▸ **TEXT**:
[start]

Welcome to another episode of Tractor Time, brought to you by Acres USA, the Voice of Eco-Agriculture. I’m your host, Ryan Slabaugh, the GM and publisher of Acres U.S.A.
Last week, I took a trip. I spent about 36 hours in the car driving from Colorado to Illinois, down to Columbia, Missouri, back to Illinois, and back home to Colorado. For a few days while I was in Missouri, I spent time at a sacred ground to us. At the University of Missouri, hidden among the tall brick buildings, is an open space called “Sanborn Field,” run by a guy named Tim Reinbott. You probably recognize the name if you’ve ever been to our conference.
There, Tim has built and preserved what a professor named William Albrecht built there a century ago. Prof. Albrecht started test plots in hopes of showing what happens when you grow corn, continuously without fertilizer or manure, and what that does to the soil. I’ll save you the suspense. It looks terrible. The stalks, miniature compared to the other, more well-fed test plots, were brown and only about two feet tall. (Here’s a link to a research site where you can find a lot of Albrecht’s published papers.)
Here’s Tim talking about that field.

[end]

▸ **INFORMATION PROVIDED**:
[start]

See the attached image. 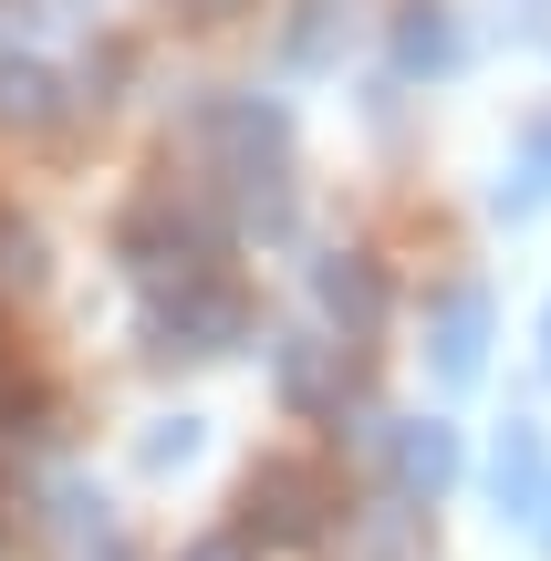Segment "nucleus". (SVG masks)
Segmentation results:
<instances>
[{
	"label": "nucleus",
	"mask_w": 551,
	"mask_h": 561,
	"mask_svg": "<svg viewBox=\"0 0 551 561\" xmlns=\"http://www.w3.org/2000/svg\"><path fill=\"white\" fill-rule=\"evenodd\" d=\"M198 146H208L219 187L250 208V219H282V208H291V115H282V104L219 94V104L198 115Z\"/></svg>",
	"instance_id": "1"
},
{
	"label": "nucleus",
	"mask_w": 551,
	"mask_h": 561,
	"mask_svg": "<svg viewBox=\"0 0 551 561\" xmlns=\"http://www.w3.org/2000/svg\"><path fill=\"white\" fill-rule=\"evenodd\" d=\"M115 250H125V271L146 291H187V280H208V261H219V229L198 208H177V198H136L115 219Z\"/></svg>",
	"instance_id": "2"
},
{
	"label": "nucleus",
	"mask_w": 551,
	"mask_h": 561,
	"mask_svg": "<svg viewBox=\"0 0 551 561\" xmlns=\"http://www.w3.org/2000/svg\"><path fill=\"white\" fill-rule=\"evenodd\" d=\"M240 333H250V301L229 291V280L157 291V312H146V343H157V354H229Z\"/></svg>",
	"instance_id": "3"
},
{
	"label": "nucleus",
	"mask_w": 551,
	"mask_h": 561,
	"mask_svg": "<svg viewBox=\"0 0 551 561\" xmlns=\"http://www.w3.org/2000/svg\"><path fill=\"white\" fill-rule=\"evenodd\" d=\"M240 530L250 541H323V479L312 468H250V489H240Z\"/></svg>",
	"instance_id": "4"
},
{
	"label": "nucleus",
	"mask_w": 551,
	"mask_h": 561,
	"mask_svg": "<svg viewBox=\"0 0 551 561\" xmlns=\"http://www.w3.org/2000/svg\"><path fill=\"white\" fill-rule=\"evenodd\" d=\"M271 385H282L291 416H333V405H344V343H323V333L271 343Z\"/></svg>",
	"instance_id": "5"
},
{
	"label": "nucleus",
	"mask_w": 551,
	"mask_h": 561,
	"mask_svg": "<svg viewBox=\"0 0 551 561\" xmlns=\"http://www.w3.org/2000/svg\"><path fill=\"white\" fill-rule=\"evenodd\" d=\"M312 301H323V322H344V333L365 343L375 322H386V271H375L365 250H323V261H312Z\"/></svg>",
	"instance_id": "6"
},
{
	"label": "nucleus",
	"mask_w": 551,
	"mask_h": 561,
	"mask_svg": "<svg viewBox=\"0 0 551 561\" xmlns=\"http://www.w3.org/2000/svg\"><path fill=\"white\" fill-rule=\"evenodd\" d=\"M490 500H500V520H541L551 510V447H541V426H500V458H490Z\"/></svg>",
	"instance_id": "7"
},
{
	"label": "nucleus",
	"mask_w": 551,
	"mask_h": 561,
	"mask_svg": "<svg viewBox=\"0 0 551 561\" xmlns=\"http://www.w3.org/2000/svg\"><path fill=\"white\" fill-rule=\"evenodd\" d=\"M427 364H437V385H479V364H490V291H448L437 301Z\"/></svg>",
	"instance_id": "8"
},
{
	"label": "nucleus",
	"mask_w": 551,
	"mask_h": 561,
	"mask_svg": "<svg viewBox=\"0 0 551 561\" xmlns=\"http://www.w3.org/2000/svg\"><path fill=\"white\" fill-rule=\"evenodd\" d=\"M386 458H395V500H437V489L458 479V437H448L437 416H427V426H395Z\"/></svg>",
	"instance_id": "9"
},
{
	"label": "nucleus",
	"mask_w": 551,
	"mask_h": 561,
	"mask_svg": "<svg viewBox=\"0 0 551 561\" xmlns=\"http://www.w3.org/2000/svg\"><path fill=\"white\" fill-rule=\"evenodd\" d=\"M62 115V83L42 73V62H21V53H0V125L11 136H42V125Z\"/></svg>",
	"instance_id": "10"
},
{
	"label": "nucleus",
	"mask_w": 551,
	"mask_h": 561,
	"mask_svg": "<svg viewBox=\"0 0 551 561\" xmlns=\"http://www.w3.org/2000/svg\"><path fill=\"white\" fill-rule=\"evenodd\" d=\"M416 520H427L416 500H386V510L365 520V541H354V551H365V561H416Z\"/></svg>",
	"instance_id": "11"
},
{
	"label": "nucleus",
	"mask_w": 551,
	"mask_h": 561,
	"mask_svg": "<svg viewBox=\"0 0 551 561\" xmlns=\"http://www.w3.org/2000/svg\"><path fill=\"white\" fill-rule=\"evenodd\" d=\"M531 208H551V136L510 167V178H500V219H531Z\"/></svg>",
	"instance_id": "12"
},
{
	"label": "nucleus",
	"mask_w": 551,
	"mask_h": 561,
	"mask_svg": "<svg viewBox=\"0 0 551 561\" xmlns=\"http://www.w3.org/2000/svg\"><path fill=\"white\" fill-rule=\"evenodd\" d=\"M187 458H198V416H157V426H146V447H136L146 479H167V468H187Z\"/></svg>",
	"instance_id": "13"
},
{
	"label": "nucleus",
	"mask_w": 551,
	"mask_h": 561,
	"mask_svg": "<svg viewBox=\"0 0 551 561\" xmlns=\"http://www.w3.org/2000/svg\"><path fill=\"white\" fill-rule=\"evenodd\" d=\"M42 500H53V530H62V541H104V500L83 479H53Z\"/></svg>",
	"instance_id": "14"
},
{
	"label": "nucleus",
	"mask_w": 551,
	"mask_h": 561,
	"mask_svg": "<svg viewBox=\"0 0 551 561\" xmlns=\"http://www.w3.org/2000/svg\"><path fill=\"white\" fill-rule=\"evenodd\" d=\"M448 53H458V32H448V21H437V11H416L406 32H395V62H406V73H437V62H448Z\"/></svg>",
	"instance_id": "15"
},
{
	"label": "nucleus",
	"mask_w": 551,
	"mask_h": 561,
	"mask_svg": "<svg viewBox=\"0 0 551 561\" xmlns=\"http://www.w3.org/2000/svg\"><path fill=\"white\" fill-rule=\"evenodd\" d=\"M32 280H42V240L0 208V291H32Z\"/></svg>",
	"instance_id": "16"
},
{
	"label": "nucleus",
	"mask_w": 551,
	"mask_h": 561,
	"mask_svg": "<svg viewBox=\"0 0 551 561\" xmlns=\"http://www.w3.org/2000/svg\"><path fill=\"white\" fill-rule=\"evenodd\" d=\"M125 83V42H104V53H83V104H115Z\"/></svg>",
	"instance_id": "17"
},
{
	"label": "nucleus",
	"mask_w": 551,
	"mask_h": 561,
	"mask_svg": "<svg viewBox=\"0 0 551 561\" xmlns=\"http://www.w3.org/2000/svg\"><path fill=\"white\" fill-rule=\"evenodd\" d=\"M187 561H250V530H219V541H198Z\"/></svg>",
	"instance_id": "18"
},
{
	"label": "nucleus",
	"mask_w": 551,
	"mask_h": 561,
	"mask_svg": "<svg viewBox=\"0 0 551 561\" xmlns=\"http://www.w3.org/2000/svg\"><path fill=\"white\" fill-rule=\"evenodd\" d=\"M198 11H240V0H198Z\"/></svg>",
	"instance_id": "19"
},
{
	"label": "nucleus",
	"mask_w": 551,
	"mask_h": 561,
	"mask_svg": "<svg viewBox=\"0 0 551 561\" xmlns=\"http://www.w3.org/2000/svg\"><path fill=\"white\" fill-rule=\"evenodd\" d=\"M541 541H551V510H541Z\"/></svg>",
	"instance_id": "20"
},
{
	"label": "nucleus",
	"mask_w": 551,
	"mask_h": 561,
	"mask_svg": "<svg viewBox=\"0 0 551 561\" xmlns=\"http://www.w3.org/2000/svg\"><path fill=\"white\" fill-rule=\"evenodd\" d=\"M541 343H551V312H541Z\"/></svg>",
	"instance_id": "21"
}]
</instances>
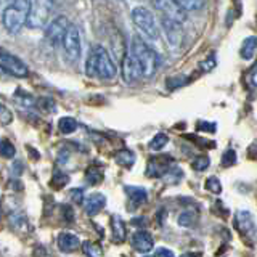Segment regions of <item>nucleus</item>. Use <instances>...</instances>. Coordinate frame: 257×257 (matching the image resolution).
I'll return each instance as SVG.
<instances>
[{
    "instance_id": "obj_13",
    "label": "nucleus",
    "mask_w": 257,
    "mask_h": 257,
    "mask_svg": "<svg viewBox=\"0 0 257 257\" xmlns=\"http://www.w3.org/2000/svg\"><path fill=\"white\" fill-rule=\"evenodd\" d=\"M82 204L85 207L87 215L93 217L98 212H101L103 207L106 206V198H104V195H101V193H92V195L88 196Z\"/></svg>"
},
{
    "instance_id": "obj_39",
    "label": "nucleus",
    "mask_w": 257,
    "mask_h": 257,
    "mask_svg": "<svg viewBox=\"0 0 257 257\" xmlns=\"http://www.w3.org/2000/svg\"><path fill=\"white\" fill-rule=\"evenodd\" d=\"M155 254H156V255H169V257H172V255H174L172 251H169V249H164V247L158 249V251H156Z\"/></svg>"
},
{
    "instance_id": "obj_8",
    "label": "nucleus",
    "mask_w": 257,
    "mask_h": 257,
    "mask_svg": "<svg viewBox=\"0 0 257 257\" xmlns=\"http://www.w3.org/2000/svg\"><path fill=\"white\" fill-rule=\"evenodd\" d=\"M155 7L161 13V16H166V18L175 20L179 23H183L187 20V13L175 0H155Z\"/></svg>"
},
{
    "instance_id": "obj_33",
    "label": "nucleus",
    "mask_w": 257,
    "mask_h": 257,
    "mask_svg": "<svg viewBox=\"0 0 257 257\" xmlns=\"http://www.w3.org/2000/svg\"><path fill=\"white\" fill-rule=\"evenodd\" d=\"M236 163V153L235 150H227L223 153V156H222V166L225 167H230L231 164H235Z\"/></svg>"
},
{
    "instance_id": "obj_42",
    "label": "nucleus",
    "mask_w": 257,
    "mask_h": 257,
    "mask_svg": "<svg viewBox=\"0 0 257 257\" xmlns=\"http://www.w3.org/2000/svg\"><path fill=\"white\" fill-rule=\"evenodd\" d=\"M8 2H10V4H12V2H13V0H8Z\"/></svg>"
},
{
    "instance_id": "obj_23",
    "label": "nucleus",
    "mask_w": 257,
    "mask_h": 257,
    "mask_svg": "<svg viewBox=\"0 0 257 257\" xmlns=\"http://www.w3.org/2000/svg\"><path fill=\"white\" fill-rule=\"evenodd\" d=\"M16 155V148L15 145L8 140V139H2L0 140V156L5 159H13Z\"/></svg>"
},
{
    "instance_id": "obj_41",
    "label": "nucleus",
    "mask_w": 257,
    "mask_h": 257,
    "mask_svg": "<svg viewBox=\"0 0 257 257\" xmlns=\"http://www.w3.org/2000/svg\"><path fill=\"white\" fill-rule=\"evenodd\" d=\"M2 2H4V0H0V5H2Z\"/></svg>"
},
{
    "instance_id": "obj_4",
    "label": "nucleus",
    "mask_w": 257,
    "mask_h": 257,
    "mask_svg": "<svg viewBox=\"0 0 257 257\" xmlns=\"http://www.w3.org/2000/svg\"><path fill=\"white\" fill-rule=\"evenodd\" d=\"M132 20L135 23V26L139 28L150 40H158L159 39V29L156 26L155 16H153V13H150V10H147L145 7L134 8Z\"/></svg>"
},
{
    "instance_id": "obj_29",
    "label": "nucleus",
    "mask_w": 257,
    "mask_h": 257,
    "mask_svg": "<svg viewBox=\"0 0 257 257\" xmlns=\"http://www.w3.org/2000/svg\"><path fill=\"white\" fill-rule=\"evenodd\" d=\"M204 188H206L207 191L214 193V195H219V193L222 191L220 180L217 179V177H209V179L206 180V183H204Z\"/></svg>"
},
{
    "instance_id": "obj_20",
    "label": "nucleus",
    "mask_w": 257,
    "mask_h": 257,
    "mask_svg": "<svg viewBox=\"0 0 257 257\" xmlns=\"http://www.w3.org/2000/svg\"><path fill=\"white\" fill-rule=\"evenodd\" d=\"M85 180L88 185H98L103 180V171L98 166H88L85 171Z\"/></svg>"
},
{
    "instance_id": "obj_21",
    "label": "nucleus",
    "mask_w": 257,
    "mask_h": 257,
    "mask_svg": "<svg viewBox=\"0 0 257 257\" xmlns=\"http://www.w3.org/2000/svg\"><path fill=\"white\" fill-rule=\"evenodd\" d=\"M58 128L60 132L64 135H69L72 132L77 131V120L74 117H69V116H64L58 120Z\"/></svg>"
},
{
    "instance_id": "obj_9",
    "label": "nucleus",
    "mask_w": 257,
    "mask_h": 257,
    "mask_svg": "<svg viewBox=\"0 0 257 257\" xmlns=\"http://www.w3.org/2000/svg\"><path fill=\"white\" fill-rule=\"evenodd\" d=\"M69 28V20L66 16H56V18L48 24L47 31H45V37L52 45H58L61 44L63 36L66 29Z\"/></svg>"
},
{
    "instance_id": "obj_19",
    "label": "nucleus",
    "mask_w": 257,
    "mask_h": 257,
    "mask_svg": "<svg viewBox=\"0 0 257 257\" xmlns=\"http://www.w3.org/2000/svg\"><path fill=\"white\" fill-rule=\"evenodd\" d=\"M257 52V37H247L244 39L243 45H241V58L251 60Z\"/></svg>"
},
{
    "instance_id": "obj_27",
    "label": "nucleus",
    "mask_w": 257,
    "mask_h": 257,
    "mask_svg": "<svg viewBox=\"0 0 257 257\" xmlns=\"http://www.w3.org/2000/svg\"><path fill=\"white\" fill-rule=\"evenodd\" d=\"M209 164H211V159H209V156H198V158H195L191 161V167L195 169V171H198V172H203V171H206V169L209 167Z\"/></svg>"
},
{
    "instance_id": "obj_38",
    "label": "nucleus",
    "mask_w": 257,
    "mask_h": 257,
    "mask_svg": "<svg viewBox=\"0 0 257 257\" xmlns=\"http://www.w3.org/2000/svg\"><path fill=\"white\" fill-rule=\"evenodd\" d=\"M215 124L214 122H198V128L199 131H204V132H215Z\"/></svg>"
},
{
    "instance_id": "obj_18",
    "label": "nucleus",
    "mask_w": 257,
    "mask_h": 257,
    "mask_svg": "<svg viewBox=\"0 0 257 257\" xmlns=\"http://www.w3.org/2000/svg\"><path fill=\"white\" fill-rule=\"evenodd\" d=\"M127 191V196L131 199V204L132 207H139L140 204H143L147 201L148 195H147V190L140 188V187H125Z\"/></svg>"
},
{
    "instance_id": "obj_1",
    "label": "nucleus",
    "mask_w": 257,
    "mask_h": 257,
    "mask_svg": "<svg viewBox=\"0 0 257 257\" xmlns=\"http://www.w3.org/2000/svg\"><path fill=\"white\" fill-rule=\"evenodd\" d=\"M85 72L90 77L112 79L117 74V66L112 61L109 53L103 47H93V50L88 55L85 64Z\"/></svg>"
},
{
    "instance_id": "obj_2",
    "label": "nucleus",
    "mask_w": 257,
    "mask_h": 257,
    "mask_svg": "<svg viewBox=\"0 0 257 257\" xmlns=\"http://www.w3.org/2000/svg\"><path fill=\"white\" fill-rule=\"evenodd\" d=\"M131 53L137 60L142 71V77H151L159 68V55L153 50V48L142 40L139 36H135L132 39L131 45Z\"/></svg>"
},
{
    "instance_id": "obj_14",
    "label": "nucleus",
    "mask_w": 257,
    "mask_h": 257,
    "mask_svg": "<svg viewBox=\"0 0 257 257\" xmlns=\"http://www.w3.org/2000/svg\"><path fill=\"white\" fill-rule=\"evenodd\" d=\"M235 227L244 233V235H251V233L255 230V223L254 219L249 211H238L235 214Z\"/></svg>"
},
{
    "instance_id": "obj_24",
    "label": "nucleus",
    "mask_w": 257,
    "mask_h": 257,
    "mask_svg": "<svg viewBox=\"0 0 257 257\" xmlns=\"http://www.w3.org/2000/svg\"><path fill=\"white\" fill-rule=\"evenodd\" d=\"M177 4H179L185 12H196V10H201V8H204L206 5V0H175Z\"/></svg>"
},
{
    "instance_id": "obj_32",
    "label": "nucleus",
    "mask_w": 257,
    "mask_h": 257,
    "mask_svg": "<svg viewBox=\"0 0 257 257\" xmlns=\"http://www.w3.org/2000/svg\"><path fill=\"white\" fill-rule=\"evenodd\" d=\"M12 120H13V112L8 109L5 104L0 103V124L7 125V124H10Z\"/></svg>"
},
{
    "instance_id": "obj_34",
    "label": "nucleus",
    "mask_w": 257,
    "mask_h": 257,
    "mask_svg": "<svg viewBox=\"0 0 257 257\" xmlns=\"http://www.w3.org/2000/svg\"><path fill=\"white\" fill-rule=\"evenodd\" d=\"M37 106L42 109V111H47V112H50V111H55V101L52 98H39L37 100Z\"/></svg>"
},
{
    "instance_id": "obj_15",
    "label": "nucleus",
    "mask_w": 257,
    "mask_h": 257,
    "mask_svg": "<svg viewBox=\"0 0 257 257\" xmlns=\"http://www.w3.org/2000/svg\"><path fill=\"white\" fill-rule=\"evenodd\" d=\"M167 161H169L167 158H153L148 163L147 175L153 177V179H161V177H164V174L171 169Z\"/></svg>"
},
{
    "instance_id": "obj_3",
    "label": "nucleus",
    "mask_w": 257,
    "mask_h": 257,
    "mask_svg": "<svg viewBox=\"0 0 257 257\" xmlns=\"http://www.w3.org/2000/svg\"><path fill=\"white\" fill-rule=\"evenodd\" d=\"M29 8H31V0H13V2L5 8L2 15L5 29L8 32H12V34L20 32L23 26H26Z\"/></svg>"
},
{
    "instance_id": "obj_11",
    "label": "nucleus",
    "mask_w": 257,
    "mask_h": 257,
    "mask_svg": "<svg viewBox=\"0 0 257 257\" xmlns=\"http://www.w3.org/2000/svg\"><path fill=\"white\" fill-rule=\"evenodd\" d=\"M120 74H122V80L125 84H134L142 77L139 63H137L131 52L122 56V71H120Z\"/></svg>"
},
{
    "instance_id": "obj_22",
    "label": "nucleus",
    "mask_w": 257,
    "mask_h": 257,
    "mask_svg": "<svg viewBox=\"0 0 257 257\" xmlns=\"http://www.w3.org/2000/svg\"><path fill=\"white\" fill-rule=\"evenodd\" d=\"M116 163L122 167H132L135 163V155L131 150H120L116 153Z\"/></svg>"
},
{
    "instance_id": "obj_16",
    "label": "nucleus",
    "mask_w": 257,
    "mask_h": 257,
    "mask_svg": "<svg viewBox=\"0 0 257 257\" xmlns=\"http://www.w3.org/2000/svg\"><path fill=\"white\" fill-rule=\"evenodd\" d=\"M127 236V230H125V223L120 219L119 215H112L111 217V239L112 243H124Z\"/></svg>"
},
{
    "instance_id": "obj_31",
    "label": "nucleus",
    "mask_w": 257,
    "mask_h": 257,
    "mask_svg": "<svg viewBox=\"0 0 257 257\" xmlns=\"http://www.w3.org/2000/svg\"><path fill=\"white\" fill-rule=\"evenodd\" d=\"M185 82H187V79H185V76H172L169 77L166 80V85L169 90H175V88H179L180 85H183Z\"/></svg>"
},
{
    "instance_id": "obj_28",
    "label": "nucleus",
    "mask_w": 257,
    "mask_h": 257,
    "mask_svg": "<svg viewBox=\"0 0 257 257\" xmlns=\"http://www.w3.org/2000/svg\"><path fill=\"white\" fill-rule=\"evenodd\" d=\"M82 249H84V252L87 255H90V257H98L103 254V249L100 247V244H96V243H90V241H87V243L82 244Z\"/></svg>"
},
{
    "instance_id": "obj_7",
    "label": "nucleus",
    "mask_w": 257,
    "mask_h": 257,
    "mask_svg": "<svg viewBox=\"0 0 257 257\" xmlns=\"http://www.w3.org/2000/svg\"><path fill=\"white\" fill-rule=\"evenodd\" d=\"M48 15H50V8H48L42 0H31V8H29L26 26L31 29L44 28L47 24Z\"/></svg>"
},
{
    "instance_id": "obj_36",
    "label": "nucleus",
    "mask_w": 257,
    "mask_h": 257,
    "mask_svg": "<svg viewBox=\"0 0 257 257\" xmlns=\"http://www.w3.org/2000/svg\"><path fill=\"white\" fill-rule=\"evenodd\" d=\"M215 64H217V61H215V56H214V55H211L207 60H204L203 63H201V69L206 71V72H209V71H212V69L215 68Z\"/></svg>"
},
{
    "instance_id": "obj_17",
    "label": "nucleus",
    "mask_w": 257,
    "mask_h": 257,
    "mask_svg": "<svg viewBox=\"0 0 257 257\" xmlns=\"http://www.w3.org/2000/svg\"><path fill=\"white\" fill-rule=\"evenodd\" d=\"M56 243H58L60 251H63V252H72V251H76V249L80 246V239L76 235H72V233H60L58 239H56Z\"/></svg>"
},
{
    "instance_id": "obj_10",
    "label": "nucleus",
    "mask_w": 257,
    "mask_h": 257,
    "mask_svg": "<svg viewBox=\"0 0 257 257\" xmlns=\"http://www.w3.org/2000/svg\"><path fill=\"white\" fill-rule=\"evenodd\" d=\"M161 24H163V31L166 34L167 42L172 47L180 45L182 39H183V29H182V23L166 18V16H161Z\"/></svg>"
},
{
    "instance_id": "obj_30",
    "label": "nucleus",
    "mask_w": 257,
    "mask_h": 257,
    "mask_svg": "<svg viewBox=\"0 0 257 257\" xmlns=\"http://www.w3.org/2000/svg\"><path fill=\"white\" fill-rule=\"evenodd\" d=\"M68 180H69V177L64 174V172H55L53 174V177H52V185L55 188H63L64 185L68 183Z\"/></svg>"
},
{
    "instance_id": "obj_12",
    "label": "nucleus",
    "mask_w": 257,
    "mask_h": 257,
    "mask_svg": "<svg viewBox=\"0 0 257 257\" xmlns=\"http://www.w3.org/2000/svg\"><path fill=\"white\" fill-rule=\"evenodd\" d=\"M131 243H132V247L135 249L137 252H150L153 246H155V239H153V236L150 235L148 231L145 230H139L135 231L132 238H131Z\"/></svg>"
},
{
    "instance_id": "obj_5",
    "label": "nucleus",
    "mask_w": 257,
    "mask_h": 257,
    "mask_svg": "<svg viewBox=\"0 0 257 257\" xmlns=\"http://www.w3.org/2000/svg\"><path fill=\"white\" fill-rule=\"evenodd\" d=\"M0 68L7 71L8 74H12L13 77H20V79L28 77L29 74V69L23 60H20L18 56H15L10 52L2 50V48H0Z\"/></svg>"
},
{
    "instance_id": "obj_40",
    "label": "nucleus",
    "mask_w": 257,
    "mask_h": 257,
    "mask_svg": "<svg viewBox=\"0 0 257 257\" xmlns=\"http://www.w3.org/2000/svg\"><path fill=\"white\" fill-rule=\"evenodd\" d=\"M132 223H134V225H145V223H147V220H135V219H134Z\"/></svg>"
},
{
    "instance_id": "obj_6",
    "label": "nucleus",
    "mask_w": 257,
    "mask_h": 257,
    "mask_svg": "<svg viewBox=\"0 0 257 257\" xmlns=\"http://www.w3.org/2000/svg\"><path fill=\"white\" fill-rule=\"evenodd\" d=\"M61 45L64 48V53H66L69 61H77L80 58V36H79V29L76 26L69 24V28L66 29L61 40Z\"/></svg>"
},
{
    "instance_id": "obj_37",
    "label": "nucleus",
    "mask_w": 257,
    "mask_h": 257,
    "mask_svg": "<svg viewBox=\"0 0 257 257\" xmlns=\"http://www.w3.org/2000/svg\"><path fill=\"white\" fill-rule=\"evenodd\" d=\"M247 82H249V85H251V87L257 88V64L249 69V72H247Z\"/></svg>"
},
{
    "instance_id": "obj_25",
    "label": "nucleus",
    "mask_w": 257,
    "mask_h": 257,
    "mask_svg": "<svg viewBox=\"0 0 257 257\" xmlns=\"http://www.w3.org/2000/svg\"><path fill=\"white\" fill-rule=\"evenodd\" d=\"M167 142H169V137L166 135V134H156L155 137L151 139V142H150V150H153V151H159V150H163L166 145H167Z\"/></svg>"
},
{
    "instance_id": "obj_35",
    "label": "nucleus",
    "mask_w": 257,
    "mask_h": 257,
    "mask_svg": "<svg viewBox=\"0 0 257 257\" xmlns=\"http://www.w3.org/2000/svg\"><path fill=\"white\" fill-rule=\"evenodd\" d=\"M69 196L72 199V203H76V204H82L84 203V191H82V188L71 190L69 191Z\"/></svg>"
},
{
    "instance_id": "obj_26",
    "label": "nucleus",
    "mask_w": 257,
    "mask_h": 257,
    "mask_svg": "<svg viewBox=\"0 0 257 257\" xmlns=\"http://www.w3.org/2000/svg\"><path fill=\"white\" fill-rule=\"evenodd\" d=\"M196 219H198L196 212L185 211L179 215V225H182V227H191V225L196 222Z\"/></svg>"
}]
</instances>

[end]

▸ **TASK LIST**:
1/ Rewrite the stretch of the podcast introduction from "Last week, I" through "to our conference.", replacing "car" with "truck".
2/ Write the next part of the podcast introduction, beginning after its final sentence.

▸ **ANSWERS FOR THE EXERCISE**:
1/
Last week, I took a trip. I spent about 36 hours in the truck driving from Colorado to Illinois, down to Columbia, Missouri, back to Illinois, and back home to Colorado. For a few days while I was in Missouri, I spent time at a sacred ground to us. At the University of Missouri, hidden among the tall brick buildings, is an open space called “Sanborn Field,” run by a guy named Tim Reinbott. You probably recognize the name if you’ve ever been to our conference.

2/
The video was captured in July 2018 near these fields that Charles Walters met William Albrecht for the first time. Charles, while trying to piece together the information that would build the foundation for Acres U.S.A.’s belief in ecology-based agriculture, found scientists he kept interviewing telling him about Albrecht. Charles being Charles, he did his research and found out Prof. Albrecht was just down the road a couple hours. He called the university, and they told him not to bother. But, again, Charles being Charles, he got in the car anyway and drove to meet the scientist. When he knocked on the door, a voice boomed out, “Don’t knock when you enter and leave the same way.” Charles walked in – and I learned all this from his son, Fred – and when Charles walked in, without even an introduction, said, “You must be from Western Kansas. You have good teeth.”
Albrecht had pioneered research to connect local food to local health. It’s science that more should understand today. He pulled dental records from the military and matched those with the amount of calcium found in the soil and they matched. It’s an incredible study, still available for free on the University of Missouri’s academic research site.
Anyway, the conversation sparked a longtime friendship. Charles would edit more than a dozen volumes of Albrecht’s research, and used that research to develop his stubborn and accurate view of agriculture – that the only way to make money, to make farming a viable job, is to work with nature. He met other Albrecht students like Neal Kinsey, and founded a lifetime friendship – in fact, Neal and Charles may have been Albrecht’s last students.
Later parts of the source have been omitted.